Warsaw, Poland, Nov 27, 2017 / 15:00 pm
Poland could gradually end Sunday shopping in the next three years, if lawmakers approve a bill under consideration in the national legislature.
Backers of the legislation want to make it possible for workers to spend more time with their families, the British magazine The Catholic Herald reports. The bill was initially supported by trade unions, then received support from the Law and Justice Party, Poland's ruling party.
Poland's lower house, the Sejm, passed the bill by a vote of 254 to 156. It still requires approval from the Senate and President Andzrej Duda.
The bill would allow Sunday shopping only on the first and last Sunday of each month through the end of 2018, then allow shopping only on the last Sunday of the month in 2019, then ban all Sunday shopping in 2020. There would still be exemptions for some bakeries and online stores. Sundays before holidays like Christmas will also be exempt from the ban
The bishops' conference of Poland said that the bill did not go far enough, arguing that everyone should have the freedom from Sunday work.
Last year Poland's Solidarity trade union collected 350,000 signatures for a citizens' bill to ban Sunday shopping, far more than the 100,000 required to initiate a legislative process.
Solidarity official Alfred Bujara told Agence France Presse last year that supermarket employees are "poorly paid, over-worked, and their family life suffers as a result."

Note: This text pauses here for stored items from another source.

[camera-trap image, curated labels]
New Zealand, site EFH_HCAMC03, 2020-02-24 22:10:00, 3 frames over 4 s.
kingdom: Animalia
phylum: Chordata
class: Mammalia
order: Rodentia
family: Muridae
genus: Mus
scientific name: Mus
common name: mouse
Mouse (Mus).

"In Poland, capitalism and consumerism have gotten out of control," he said.
In his 1991 encyclical Centissimus Annus, Pope St. John Paul II, a Polish citizen, suggested that nations ask "whether existing laws and the practice of industrialized societies effectively ensure, in our own day, the exercise of [the] basic right to Sunday rest."
There have been at least three attempts on such a ban in Poland in the last 20 years. One survey indicated that only 30 percent of Polish voters supported the ban, while 62 percent opposed it, Agence France Press said.
A similar ban put forward in Hungary proved to be unpopular when it was enacted in 2015. The law was largely rolled back in 2016.